Another means of identifying young kids who need help is the Family Violence Intervention Unit, a collaboration of the Oakland Police Department and the Family Violence Law Center intended to cut down on the response time between when a domestic violence incident has been reported to the police and when assistance is offered to victims. Advocates from the unit provide the victims a variety of services that may include referrals to mental health providers. Also, the police will receive training on handling domestic violence cases and will use new tracking forms to report the number and ages of children witnessing domestic violence.

Identifying young kids in need of services is an important step; equally important is having a network of providers who can help them.

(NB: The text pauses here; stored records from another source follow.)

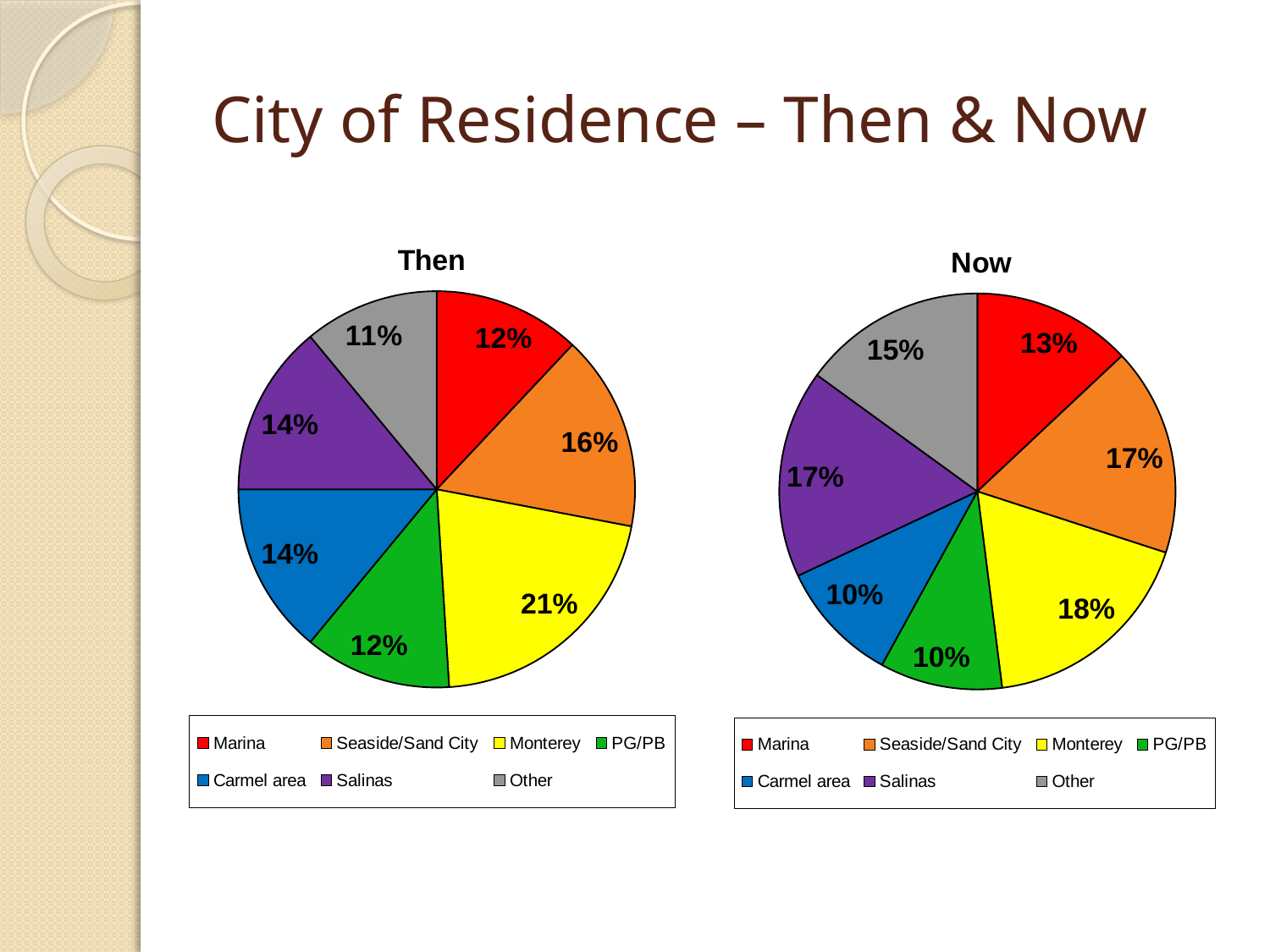
In the "Now" pie chart, what share does Salinas have? 17% How many slices does the "Now" pie chart have? 7 In the "Then" pie chart, which is larger, the share for Seaside/Sand City or the share for Marina? Seaside/Sand City In the "Then" pie chart, which city has the largest share? Monterey What type of chart is used for "Then" and "Now"? Pie chart In the "Then" pie chart, which city has the smallest share? Other In the "Now" pie chart, what share does Carmel area have? 10% In the "Then" pie chart, what share does Other have? 11% In the "Now" pie chart, which city has the largest share? Monterey In the "Then" pie chart, what share does Monterey have? 21% In the "Then" pie chart, what colour is the Salinas slice? Purple In the "Now" pie chart, what is the difference between the Monterey share and the Other share? 3%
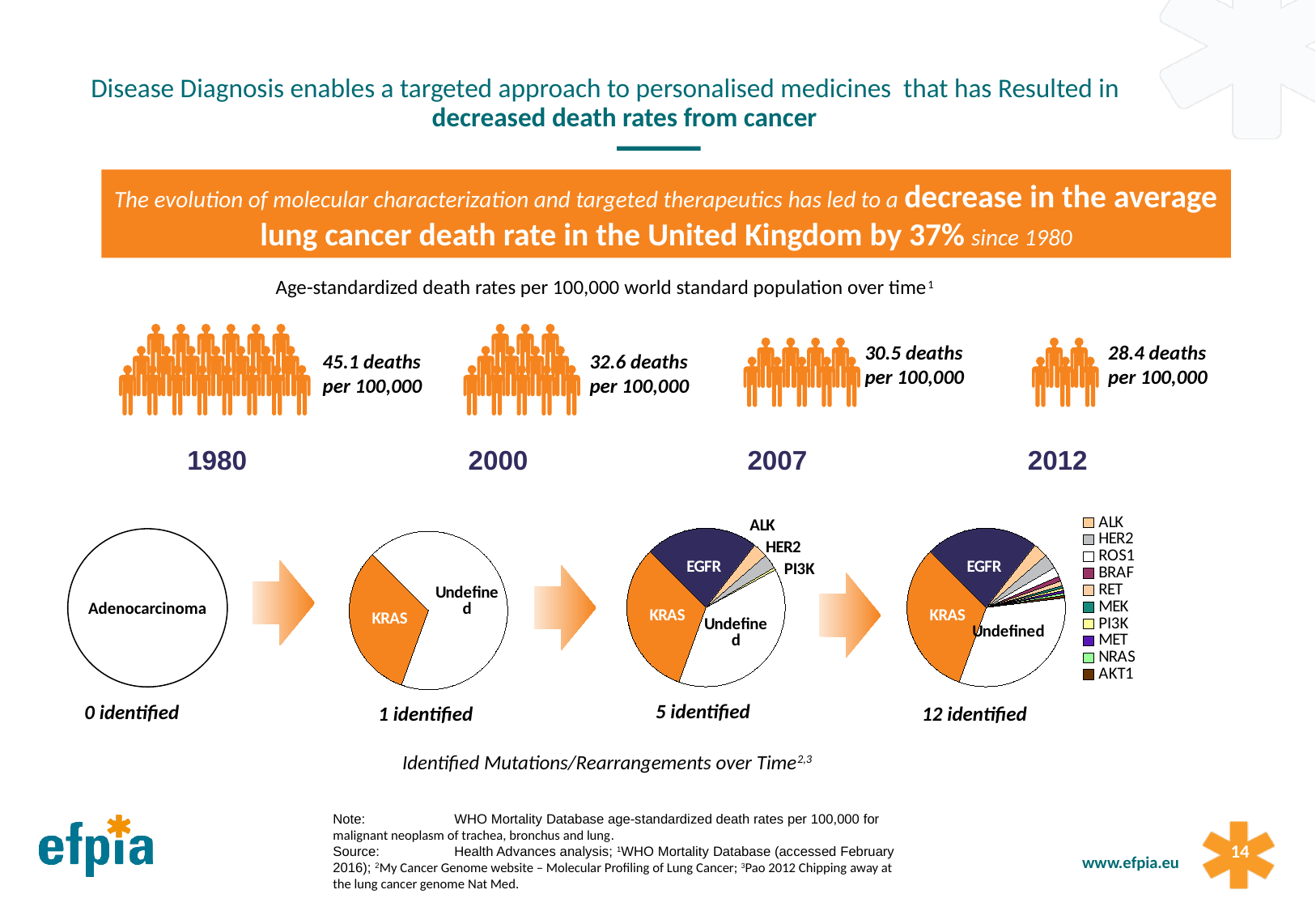
In the age-standardized death rate infographic, what is the difference between the 1980 and 2012 death rates per 100,000? 16.7 How many pie charts are shown in the 'Identified Mutations/Rearrangements over Time' row? 4 How many mutations/rearrangements are identified in the 2007 pie chart? 5 identified In the age-standardized death rate infographic, which year has the lowest death rate? 2012 In the 2012 pie chart, how many entries does the legend list? 10 In the age-standardized death rate infographic, do the death rates rise or fall from 1980 to 2012? Fall In the 2000 pie chart (1 identified), which slice is larger: KRAS or Undefined? Undefined How many mutations/rearrangements are identified in the 2012 pie chart? 12 identified What kind of charts are used to show the identified mutations/rearrangements over time? Pie charts In the age-standardized death rate infographic, what is the death rate shown for 1980? 45.1 deaths per 100,000 What is the only category shown in the 1980 pie chart (0 identified)? Adenocarcinoma In the 2007 pie chart (5 identified), which labelled slice is the largest? Undefined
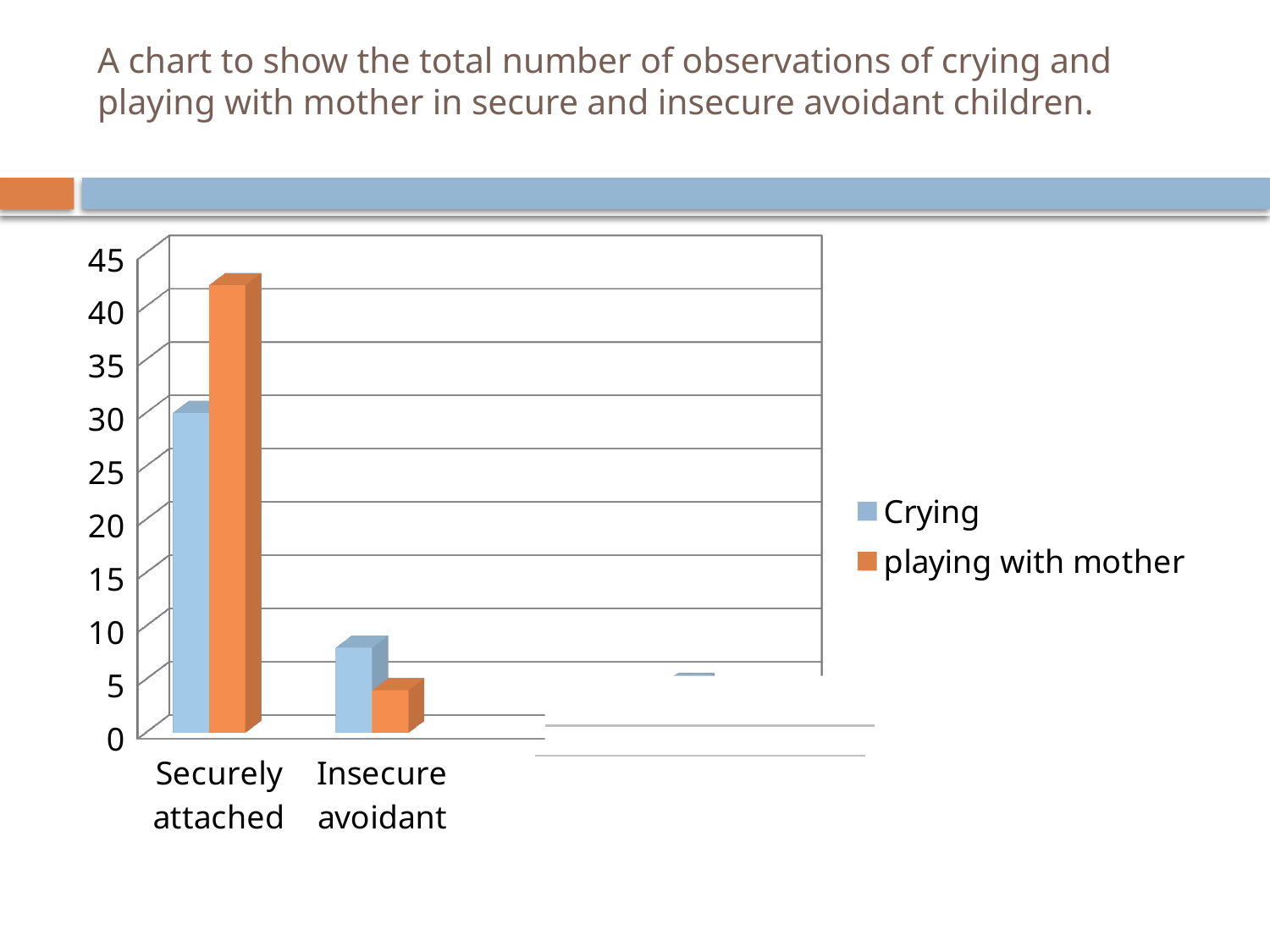
For Securely attached children, which is larger: Crying or playing with mother? playing with mother What is the highest value shown on the vertical axis? 45 Is the Crying value for Insecure avoidant greater or less than 10? less What kind of chart is shown on the slide? bar chart How many series does the legend list? 2 Is the playing with mother value for Securely attached greater or less than 40? greater Which category has the tallest bar overall? Securely attached (playing with mother) What are the two series named in the legend? Crying and playing with mother Which category has the lowest playing with mother value? Insecure avoidant Is the Crying value for Securely attached greater or less than 25? greater For Insecure avoidant children, which is larger: Crying or playing with mother? Crying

Safe Passages will seek funding to initiate a network of providers to provide mental health consultations at child care sites and take referrals for individual infant/child-parent psychotherapy. The goal for the first year is to fund community-based organizations to provide mental health consultations to 40-50 early childhood education classrooms and accept referrals for the infant/child-parent psychotherapy from the childcare sites and from the Family Violence Intervention Unit for 50-75 children.

In addition to its curriculum, identification and mental health components, Safe Passages' early childhood strategy also includes coordination of services. Safe Passages has developed an Early Childhood Policy Council, which is comprised of several representatives from within Alameda County, the City of Oakland, the Oakland Unified School District and several community-based organizations. The Policy Council will coordinate services within the city for children 0-5 exposed to violence and will bring recommendations on policy changes to the Safe Passages Board of Directors. A director of Safe Passages' early childhood initiative will be hired to oversee program development as advised by the Policy Council and Safe Passages Board. Also, the director will serve as the central link between the identification system and mental health services.

"It is heartbreaking that very young children's exposure to violence can lead to numerous negative mental health outcomes," says Pinkney. "But it is hopeful to know that this age group is also the most likely to respond to prevention and early intervention. That's the motivation behind our early childhood strategy."

The early childhood strategy is one of three broad strategies - the others are a middle school strategy and a youth offender strategy - Safe Passages' employs to reach its goal of reducing youth violence in Oakland.